De lidstaten stellen de Commissie onverwijld in kennis van de nationale bepalingen die uit hoofde van lid 5 worden toegepast.
(…)”
Artikel 5 van de Richtlijn OHP luidt:
“1. Oneerlijke handelspraktijken zijn verboden.
(…)
Meer in het bijzonder zijn handelspraktijken oneerlijk die:
a) misleidend zijn in de zin van de artikelen 6 en 7,
of
b) agressief zijn in de zin van de artikelen 8 en 9.
Bijlage I bevat de lijst van handelspraktijken die onder alle omstandigheden als oneerlijk worden beschouwd.
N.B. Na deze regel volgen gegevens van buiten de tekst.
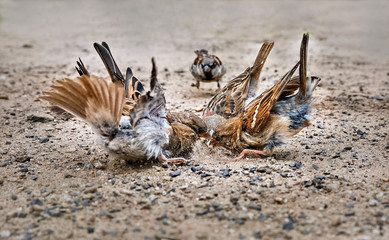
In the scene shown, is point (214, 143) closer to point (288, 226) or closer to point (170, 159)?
point (170, 159)

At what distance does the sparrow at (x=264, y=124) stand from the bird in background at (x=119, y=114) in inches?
25.8

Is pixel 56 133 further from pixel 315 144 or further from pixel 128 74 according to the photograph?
pixel 315 144

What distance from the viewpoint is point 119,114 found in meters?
4.04

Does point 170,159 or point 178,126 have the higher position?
point 178,126

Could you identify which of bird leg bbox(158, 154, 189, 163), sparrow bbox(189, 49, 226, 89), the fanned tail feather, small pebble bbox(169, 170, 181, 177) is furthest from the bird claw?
sparrow bbox(189, 49, 226, 89)

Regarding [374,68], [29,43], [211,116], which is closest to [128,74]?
[211,116]

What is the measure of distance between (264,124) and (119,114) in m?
1.75

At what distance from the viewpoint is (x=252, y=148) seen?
4949 millimetres

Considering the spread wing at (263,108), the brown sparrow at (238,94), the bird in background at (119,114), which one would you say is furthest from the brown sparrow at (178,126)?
the brown sparrow at (238,94)

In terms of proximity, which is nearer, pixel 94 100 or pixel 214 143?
pixel 94 100

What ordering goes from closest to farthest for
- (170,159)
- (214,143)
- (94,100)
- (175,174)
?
(94,100) → (175,174) → (170,159) → (214,143)

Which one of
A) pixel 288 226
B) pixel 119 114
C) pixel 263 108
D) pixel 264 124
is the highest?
pixel 119 114

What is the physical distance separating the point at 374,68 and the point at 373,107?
118 inches

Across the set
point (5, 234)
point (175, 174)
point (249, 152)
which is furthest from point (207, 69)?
point (5, 234)
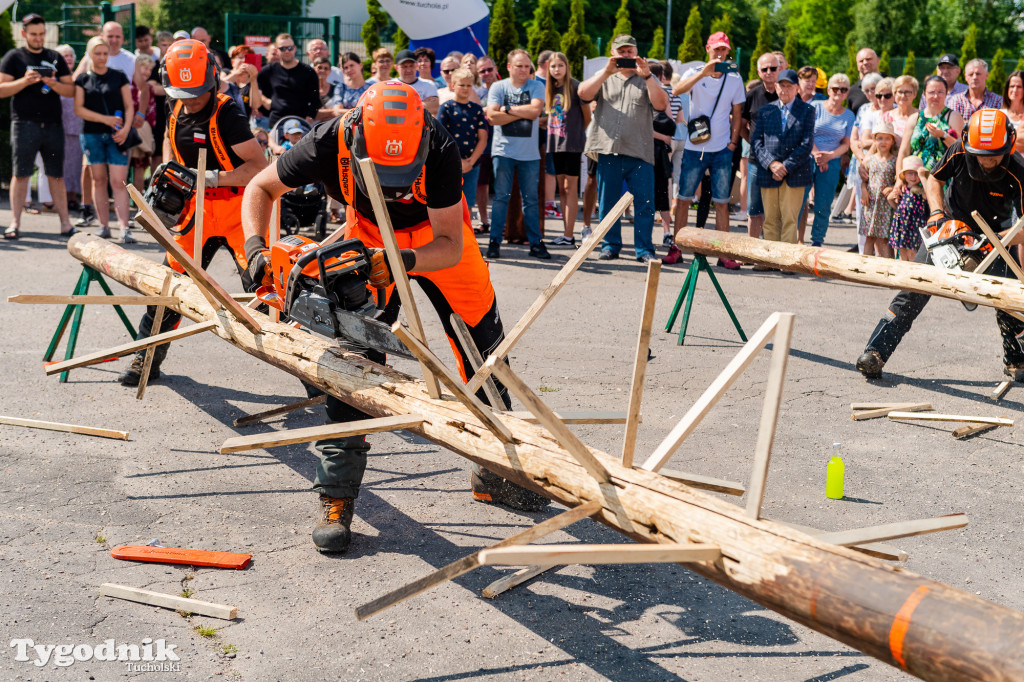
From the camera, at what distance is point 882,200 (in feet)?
29.8

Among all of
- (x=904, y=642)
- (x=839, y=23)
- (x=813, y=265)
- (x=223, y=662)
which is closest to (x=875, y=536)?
(x=904, y=642)

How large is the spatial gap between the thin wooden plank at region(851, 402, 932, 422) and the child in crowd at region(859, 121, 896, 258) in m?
3.67

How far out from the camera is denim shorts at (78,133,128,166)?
10.1m

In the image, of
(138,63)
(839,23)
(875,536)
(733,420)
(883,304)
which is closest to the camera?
(875,536)

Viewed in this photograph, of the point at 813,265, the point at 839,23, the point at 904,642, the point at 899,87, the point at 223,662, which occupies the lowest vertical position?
the point at 223,662

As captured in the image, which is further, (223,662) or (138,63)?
(138,63)

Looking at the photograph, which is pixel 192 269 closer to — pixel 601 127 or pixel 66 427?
pixel 66 427

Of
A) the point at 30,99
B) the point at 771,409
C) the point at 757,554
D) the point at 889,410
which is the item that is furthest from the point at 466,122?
the point at 757,554

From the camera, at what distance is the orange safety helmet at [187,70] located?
554 centimetres

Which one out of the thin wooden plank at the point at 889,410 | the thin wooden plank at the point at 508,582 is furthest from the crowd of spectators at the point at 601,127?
the thin wooden plank at the point at 508,582

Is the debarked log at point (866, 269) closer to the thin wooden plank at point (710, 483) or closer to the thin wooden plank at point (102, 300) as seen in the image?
the thin wooden plank at point (710, 483)

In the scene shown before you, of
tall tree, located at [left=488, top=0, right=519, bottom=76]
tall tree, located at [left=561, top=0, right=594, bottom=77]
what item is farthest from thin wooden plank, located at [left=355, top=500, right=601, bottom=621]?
tall tree, located at [left=488, top=0, right=519, bottom=76]

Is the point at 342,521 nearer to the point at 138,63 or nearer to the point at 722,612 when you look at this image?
the point at 722,612

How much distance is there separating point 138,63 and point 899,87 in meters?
8.02
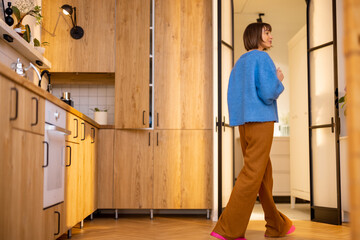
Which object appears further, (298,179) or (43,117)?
(298,179)

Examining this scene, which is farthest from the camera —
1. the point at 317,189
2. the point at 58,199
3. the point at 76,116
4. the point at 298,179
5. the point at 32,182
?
the point at 298,179

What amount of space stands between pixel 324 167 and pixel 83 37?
2.67 metres

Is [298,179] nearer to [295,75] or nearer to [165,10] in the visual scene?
[295,75]

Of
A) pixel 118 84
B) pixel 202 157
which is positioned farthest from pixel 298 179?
pixel 118 84

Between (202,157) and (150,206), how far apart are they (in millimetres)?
684

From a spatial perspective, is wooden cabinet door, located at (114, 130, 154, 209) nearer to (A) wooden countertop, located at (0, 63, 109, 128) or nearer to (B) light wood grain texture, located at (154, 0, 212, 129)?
(B) light wood grain texture, located at (154, 0, 212, 129)

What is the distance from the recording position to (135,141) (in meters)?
4.15

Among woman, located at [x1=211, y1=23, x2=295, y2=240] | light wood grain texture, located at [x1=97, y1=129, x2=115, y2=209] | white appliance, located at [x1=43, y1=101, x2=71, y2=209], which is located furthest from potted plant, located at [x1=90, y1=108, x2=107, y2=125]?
Result: woman, located at [x1=211, y1=23, x2=295, y2=240]

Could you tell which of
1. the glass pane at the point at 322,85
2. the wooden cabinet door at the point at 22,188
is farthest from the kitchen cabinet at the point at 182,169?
the wooden cabinet door at the point at 22,188

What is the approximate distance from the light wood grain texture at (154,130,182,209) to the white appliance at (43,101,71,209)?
1.52 meters

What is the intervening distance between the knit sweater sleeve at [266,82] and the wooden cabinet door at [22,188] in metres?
1.38

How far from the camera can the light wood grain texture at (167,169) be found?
13.5ft

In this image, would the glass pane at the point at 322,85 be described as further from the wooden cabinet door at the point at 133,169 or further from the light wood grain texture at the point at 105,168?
the light wood grain texture at the point at 105,168

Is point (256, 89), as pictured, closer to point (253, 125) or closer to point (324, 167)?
point (253, 125)
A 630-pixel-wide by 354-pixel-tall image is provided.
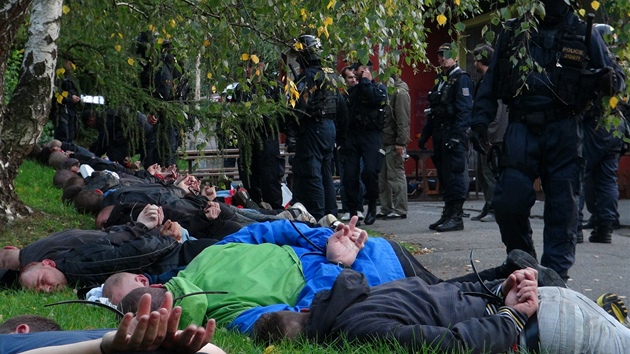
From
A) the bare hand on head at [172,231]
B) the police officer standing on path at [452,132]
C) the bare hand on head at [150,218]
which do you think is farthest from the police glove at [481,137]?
the police officer standing on path at [452,132]

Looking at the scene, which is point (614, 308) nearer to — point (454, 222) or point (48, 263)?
point (48, 263)

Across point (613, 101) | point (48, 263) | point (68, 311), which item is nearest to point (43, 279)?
point (48, 263)

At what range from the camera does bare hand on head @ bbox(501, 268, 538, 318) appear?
432cm

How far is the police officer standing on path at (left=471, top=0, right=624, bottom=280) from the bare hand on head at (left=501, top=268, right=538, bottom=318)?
1.95m

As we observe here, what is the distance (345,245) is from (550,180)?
1.76 metres

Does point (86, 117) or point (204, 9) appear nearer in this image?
point (204, 9)

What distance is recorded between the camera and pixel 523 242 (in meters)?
6.53

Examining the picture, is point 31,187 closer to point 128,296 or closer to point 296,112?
point 296,112

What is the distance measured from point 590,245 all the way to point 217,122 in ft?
12.8

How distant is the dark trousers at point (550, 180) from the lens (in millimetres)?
6332

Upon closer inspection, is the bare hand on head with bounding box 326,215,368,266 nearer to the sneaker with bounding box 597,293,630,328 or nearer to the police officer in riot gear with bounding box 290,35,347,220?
the sneaker with bounding box 597,293,630,328

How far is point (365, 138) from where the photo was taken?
1188 centimetres

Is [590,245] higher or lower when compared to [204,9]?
lower

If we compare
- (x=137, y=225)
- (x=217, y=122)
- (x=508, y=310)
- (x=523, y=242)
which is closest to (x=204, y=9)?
(x=217, y=122)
Deze lijst is van toepassing in alle lidstaten en mag alleen worden aangepast door wijziging van deze richtlijn.”
Artikel 7 van de Richtlijn OHP luidt:
“1. Als misleidende omissie wordt beschouwd een handelspraktijk die in haar feitelijke context, al haar kenmerken en omstandigheden en de beperkingen van het communicatiemedium in aanmerking genomen, essentiële informatie welke de gemiddelde consument, naargelang de context, nodig heeft om een geïnformeerd besluit over een transactie te nemen, weglaat en die de gemiddelde consument er toe brengt of kan brengen een besluit over een transactie te nemen dat hij anders niet had genomen.
(…)”
Bijlage I bij de Richtlijn OHP luidt:
“HANDELSPRAKTIJKEN DIE ONDER ALLE OMSTANDIGHEDEN ALS ONEERLIJK
WORDEN BESCHOUWD
Misleidende handelspraktijken
(…)
Beweren of anderszins de indruk wekken dat een product legaal kan worden verkocht wanneer dit niet het geval is.
(…)
Een product dat lijkt op een door een bepaalde fabrikant vervaardigd product op een zodanige wijze promoten dat bij de consument doelbewust de verkeerde indruk wordt gewekt dat het product inderdaad door die fabrikant is vervaardigd, terwijl zulks niet het geval is.
(…)
Marketingmateriaal voorzien van een factuur of een soortgelijk document waarin om betaling wordt gevraagd, waardoor bij de consument de indruk wordt gewekt dat hij het aangeprezen product al heeft besteld terwijl dat niet het geval is.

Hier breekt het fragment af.